Heart disease is among the leading causes of death worldwide. Early detection heart disease, also known as cardiovascular disease (CVD), remains one of the most significant health challenges worldwide. According to the World Health Organization (WHO), approximately 17.9 million people die from CVD each year, representing 32% of all global deaths [1]. This alarming figure underscores the urgent need for effective tools to predict and prevent heart related conditions. Early diagnosis can greatly reduce the risk of complications by allowing timely intervention and lifestyle modifications. Traditional diagnostic techniques, such as electrocardiograms (ECG), echocardiography, and angiography, are accurate but often costly, time-consuming, and require specialized expertise. In recent years, machine learning (ML) has emerged as a valuable approach in healthcare analytics, offering automated, data-driven methods for identifying disease patterns and improving clinical decision-making. Among ML algorithms, Logistic Regression (LR) is one of the most widely used techniques for binary classification problems where outcomes are categorized into two groups, such as the presence or absence of heart disease. It is computationally efficient, interpretable, and particularly suitable for medical datasets where transparency and simplicity are important. Logistic Regression not only predicts whether an individual has heart disease but also provides insights into which factors (such as age, cholesterol, or blood pressure) most influence the risk. Recent research has shown that integrating multiple health indicators into a predictive model significantly improves diagnostic accuracy. Logistic Regression models, when trained on quality clinical data, can serve as early screening tools that assist healthcare professionals in identifying at-risk patients before severe symptoms occur [2]. The goal of this study is to develop a Logistic Regression model using the Heart Disease Dataset from Kaggle to predict the likelihood of heart disease. The model’s performance is evaluated through training and testing phases, and its accuracy is compared across multiple metrics to assess its reliability. Ultimately, this study aims to demonstrate how machine learning can complement traditional medical assessments by providing accessible and interpretable tools for heart disease prediction.

2. Literature Review

This section reviews existing research and methodologies related to heart disease prediction using machine learning. The focus is on the use of Logistic Regression and other algorithms, key predictive factors, and challenges associated with modeling cardiovascular disease.

2.1. Overview of Heart Disease Prediction Using Machine Learning

Over the past decade, machine learning models have gained widespread attention for their ability to predict medical conditions, including heart disease. Researchers have applied various algorithms such as Logistic Regression, Support Vector Machines (SVM), Random Forests, Decision Trees, and Artificial Neural Networks to classify patients based on clinical and demographic data.
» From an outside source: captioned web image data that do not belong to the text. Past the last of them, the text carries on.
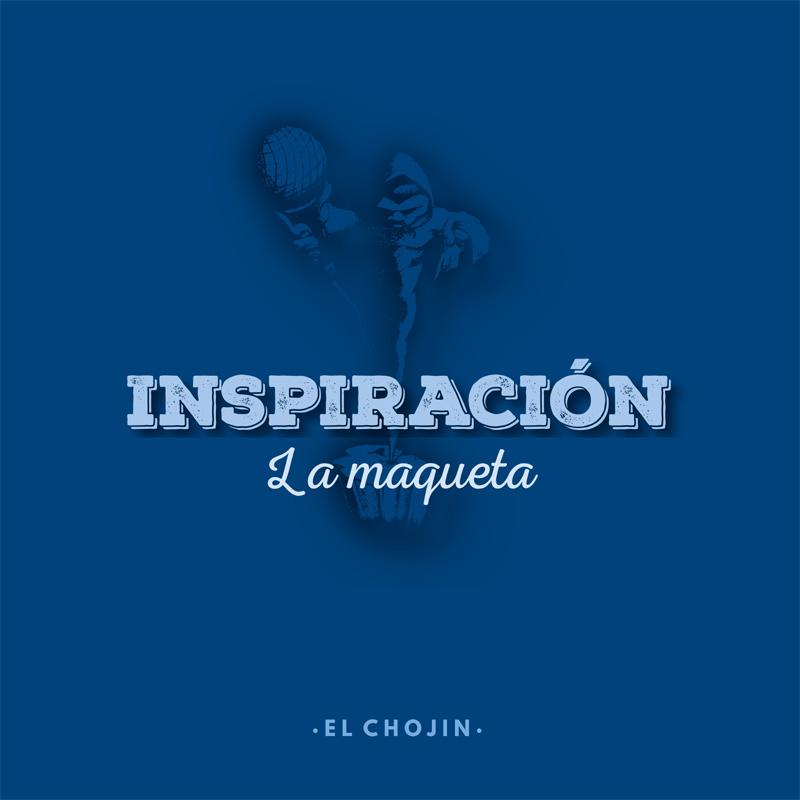 El Chojin - Inspiración. La maqueta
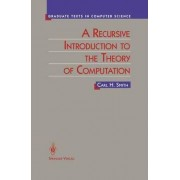 A Recursive Introduction to the Theory of Computation by Carl Smith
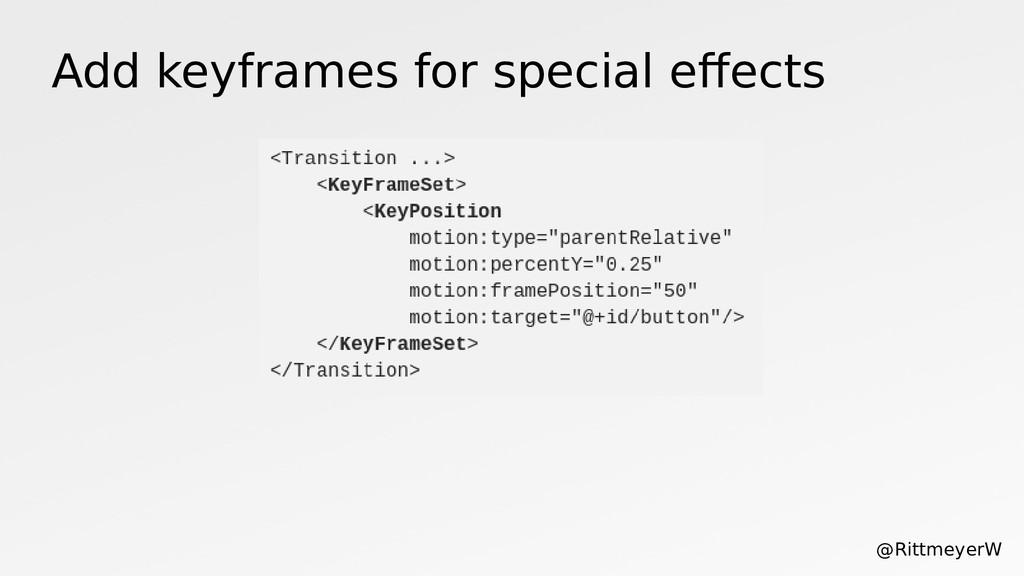 Add keyframes for special efects @RittmeyerW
These models leverage features such as age, gender, cholesterol levels, blood pressure, chest pain type, maximum heart rate and exercise-induced angina to predict whether a person has heart disease. Machine learning models are particularly useful because they can detect complex patterns and relationships in large datasets that may not be apparent to clinicians. For example, combining multiple health indicators in a predictive model can improve the accuracy of early diagnosis, enabling healthcare providers to intervene before the disease progresses. According to Dey et al. [3], Logistic Regression is a commonly used approach in heart disease prediction because it balances interpretability and predictive performance. Unlike more complex models, Logistic Regression provides probabilities for the presence of disease, offering clear, actionable insights. This makes it particularly suitable for binary classification problems where outcomes are discrete such as determining whether heart disease is present (1) or absent (0).
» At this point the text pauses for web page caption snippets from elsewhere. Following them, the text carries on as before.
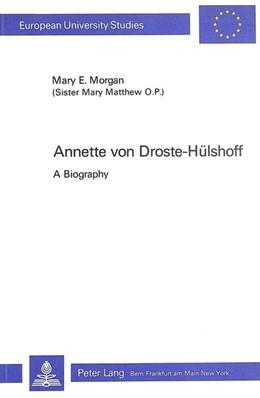 Abbildung von Morgan | Annette Von Droste-Huelshoff: A Biography | 1984 | A Biography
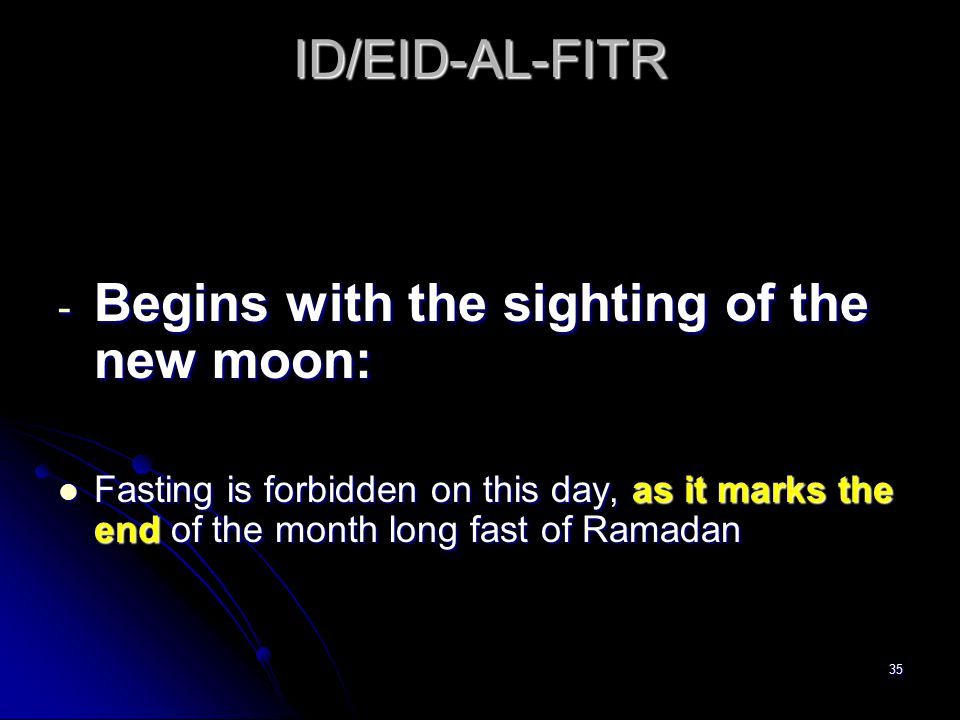 35 ID/EID-AL-FITR - Begins with the sighting of the new moon: Fasting is forbidden on this day, as it marks the end of the month long fast of Ramadan Fasting is forbidden on this day, as it marks the end of the month long fast of Ramadan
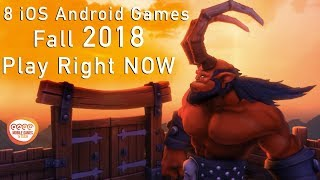 8 Mobile Games That Will Blow You Away In Fall 2018 | Available Right NOW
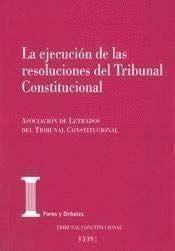 EJECUCION DE LAS RESOLUCIONES DEL TRIBUNAL CONSTITUCIONAL.
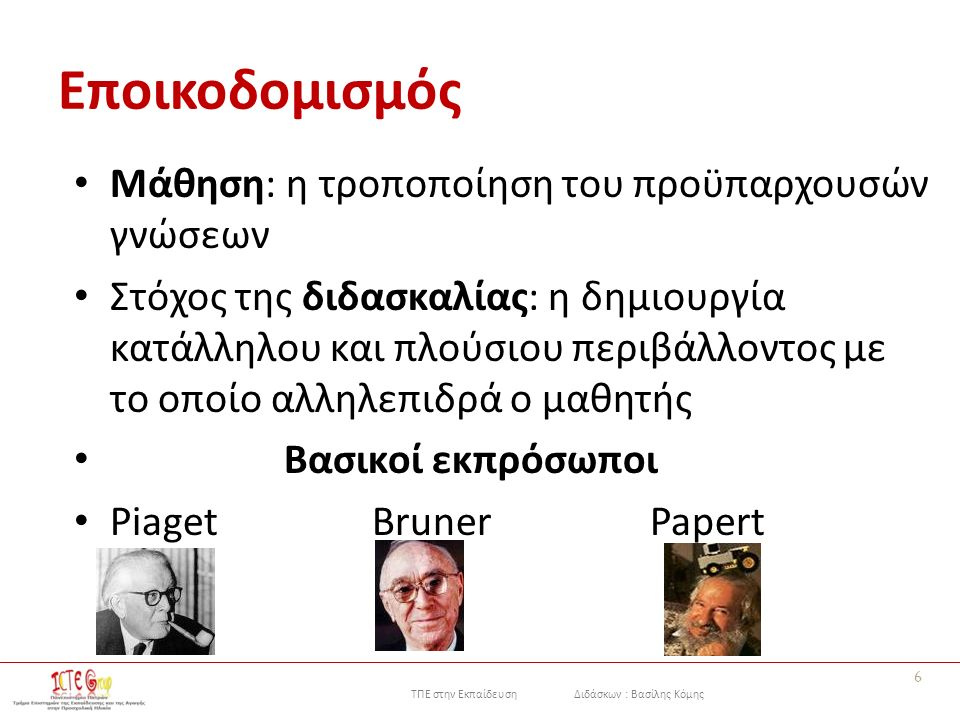 ΤΠΕ στην Εκπαίδευση Διδάσκων : Βασίλης Κόμης Εποικοδομισμός Μάθηση: η τροποποίηση του προϋπαρχουσών γνώσεων Στόχος της διδασκαλίας: η δημιουργία κατάλληλου και πλούσιου περιβάλλοντος με το οποίο αλληλεπιδρά ο μαθητής Βασικοί εκπρόσωποι Piaget Bruner Papert 6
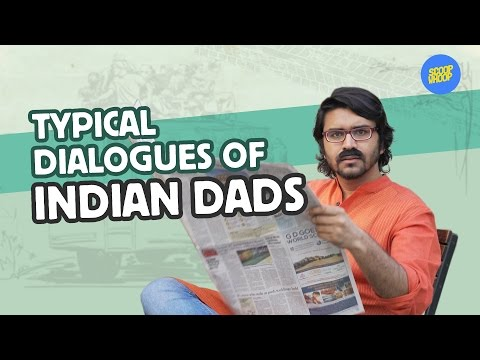 ScoopWhoop: Typical Dialogues Of Indian Dads
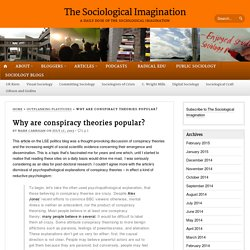 » Why are conspiracy theories popular? The Sociological Imagination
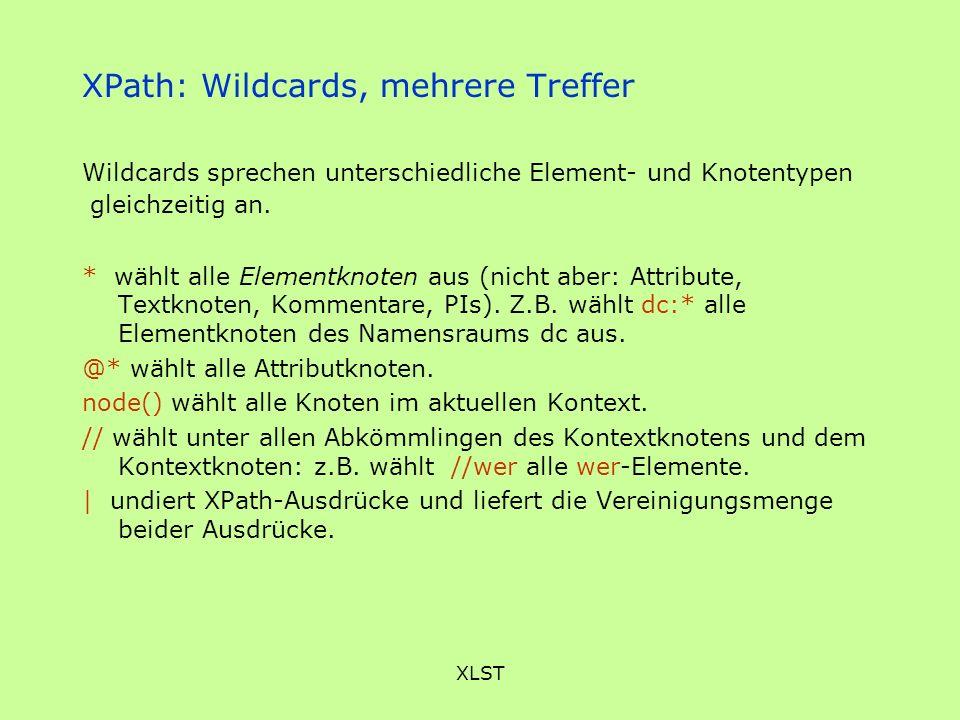 XLST XPath: Wildcards, mehrere Treffer Wildcards sprechen unterschiedliche Element- und Knotentypen gleichzeitig an. * wählt alle Elementknoten aus (n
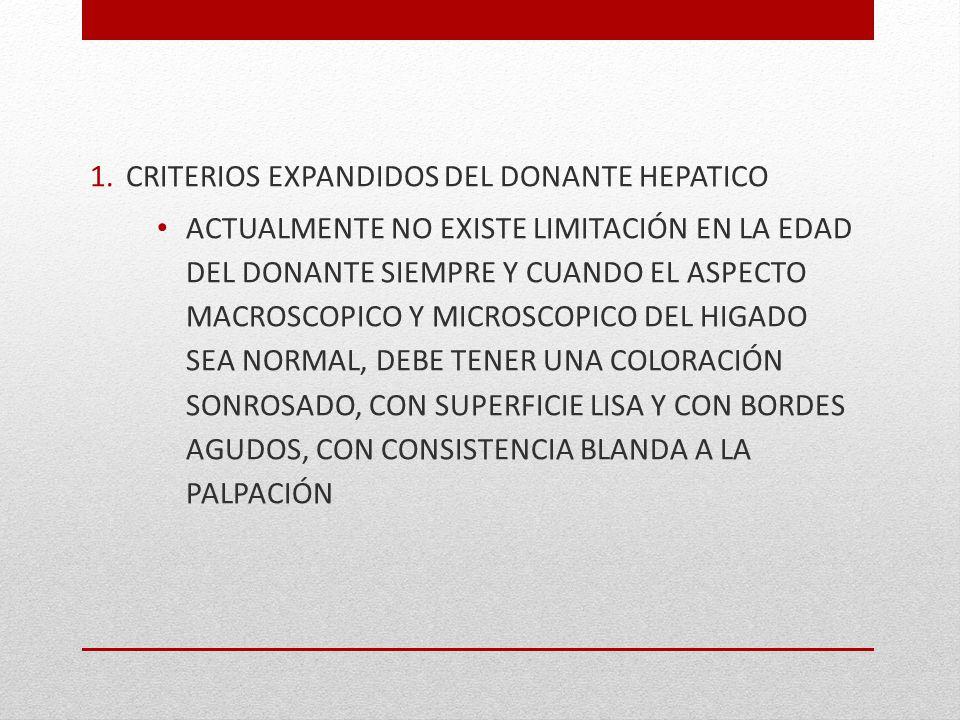 CRITERIOS EXPANDIDOS DEL DONANTE HEPATICO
2.2. Role of Logistic Regression in Medical Diagnosis

Logistic Regression (LR) is one of the most widely used statistical models in healthcare analytics, especially for predicting the presence or absence of diseases. It is a supervised learning algorithm designed for binary classification problems, meaning it predicts outcomes that have two possible values, such as “disease” or “no disease”.

The core strength of Logistic Regression lies in its ability to estimate the probability of an event occurring, rather than just providing a yes/no answer. The model uses a sigmoid function to map any input from the linear combination of features to a probability between 0 and 1. This allows healthcare professionals to determine risk levels and set thresholds for intervention. For example, if the model predicts an 85% probability of heart disease for a patient, doctors can prioritize further diagnostic tests or preventive measures for that individual.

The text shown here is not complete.